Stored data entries

● ● ● ● ●

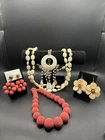 Fun Bright Vintage Costume Jewelry  7 Piece Lot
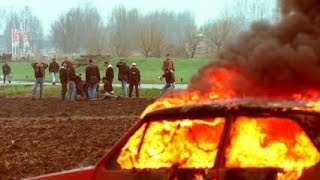 1997 De slag bij Beverwijk tussen hooligans van Ajax en Feyenoord [upl. by Lisha]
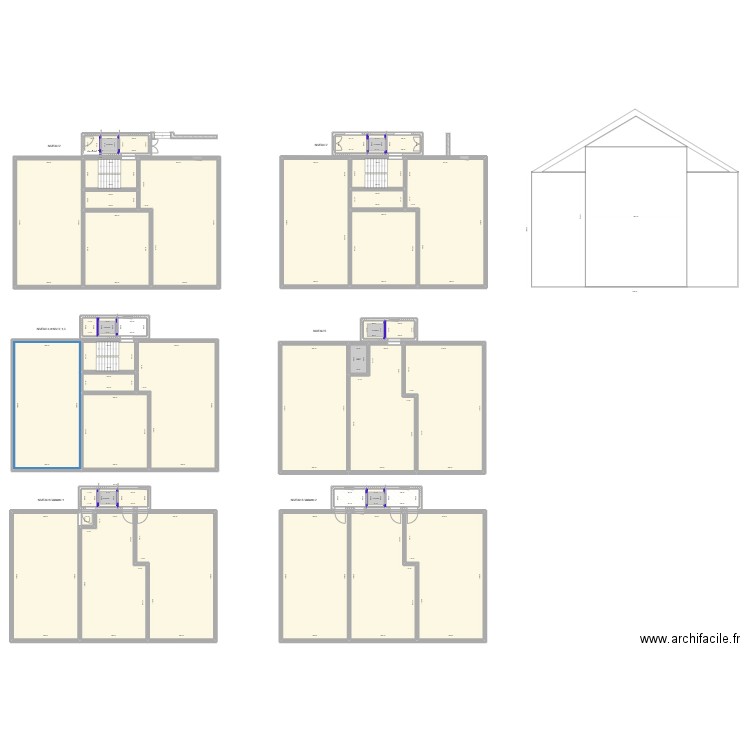 Courmayeur Etude Ascenseur. Plan de 42 pièces et 1169 m2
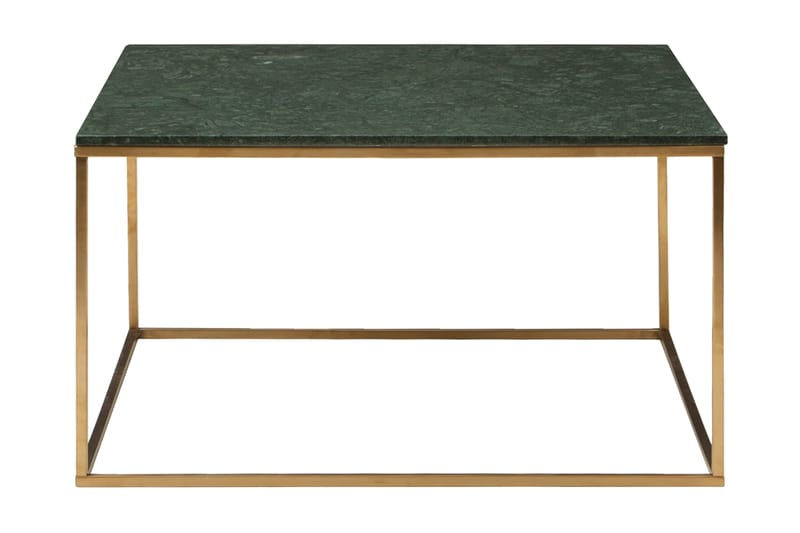Marmor Sofabord 90 Grønn / messing - Møbler - Bord - Sofabord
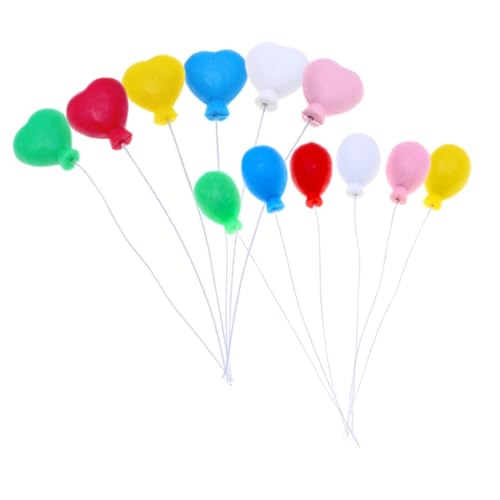 Artibetter 1 Satz Mini Ballon Dekoration In Farbe Mini Ballons Party Für Babyparty Ballons Make It Mini Food Cap Kuchenaufsatz Ballon Dekorationen Cupcake Topper Aus 12 Stück von Artibetter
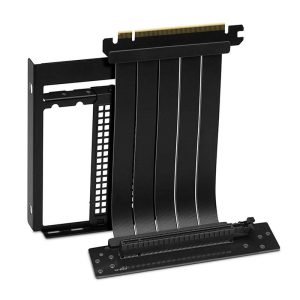 DeepCool R-Vertical-GPU-Bracket-G-1 Houder voor videokaart Incl. Riser-kabel Zwart DeepCool R-Vertical-GPU-Bracket-G-1 Houder voor videokaart Incl. Riser-kabel Zwart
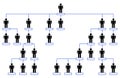 Business organizational corporate hierarchy team work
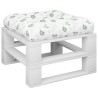Coussin de palette à motif de feuilles 58x58x10 cm tissu oxford 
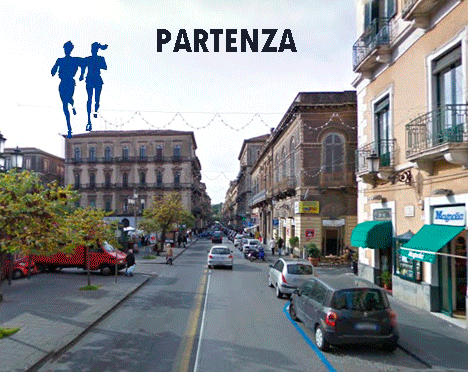 percorso podistico planimetria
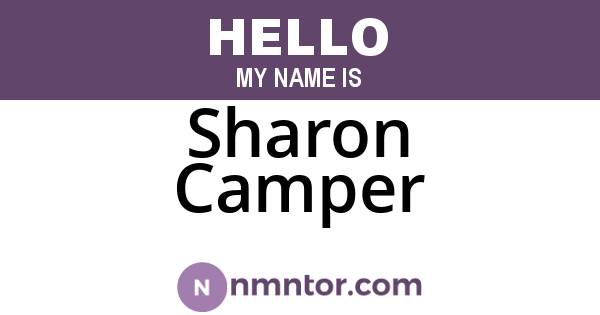 Sharon Camper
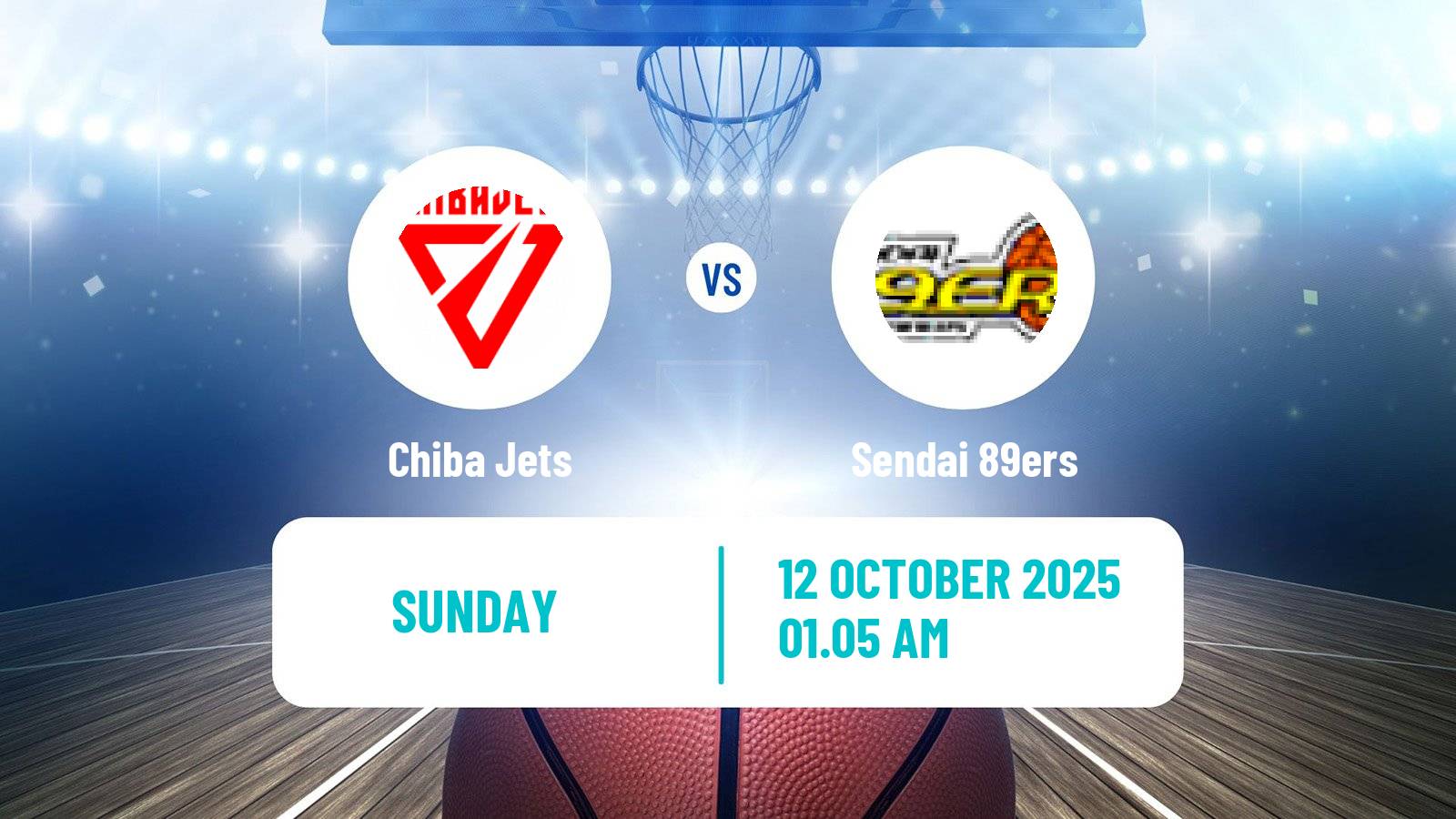 Basketball BJ League Chiba Jets - Sendai 89ers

● ● ● ● ●

* **Exercise prompt**: Word for word, restate the lines from the line containing "Courmayeur Etude Ascenseur." through the end of the data, including the first and last of them. Pictures stay out.

* **Your solution**:
 Courmayeur Etude Ascenseur. Plan de 42 pièces et 1169 m2
Marmor Sofabord 90 Grønn / messing - Møbler - Bord - Sofabord
 Artibetter 1 Satz Mini Ballon Dekoration In Farbe Mini Ballons Party Für Babyparty Ballons Make It Mini Food Cap Kuchenaufsatz Ballon Dekorationen Cupcake Topper Aus 12 Stück von Artibetter
 DeepCool R-Vertical-GPU-Bracket-G-1 Houder voor videokaart Incl. Riser-kabel Zwart DeepCool R-Vertical-GPU-Bracket-G-1 Houder voor videokaart Incl. Riser-kabel Zwart
 Business organizational corporate hierarchy team work
Coussin de palette à motif de feuilles 58x58x10 cm tissu oxford 
 percorso podistico planimetria
 Sharon Camper
 Basketball BJ League Chiba Jets - Sendai 89ers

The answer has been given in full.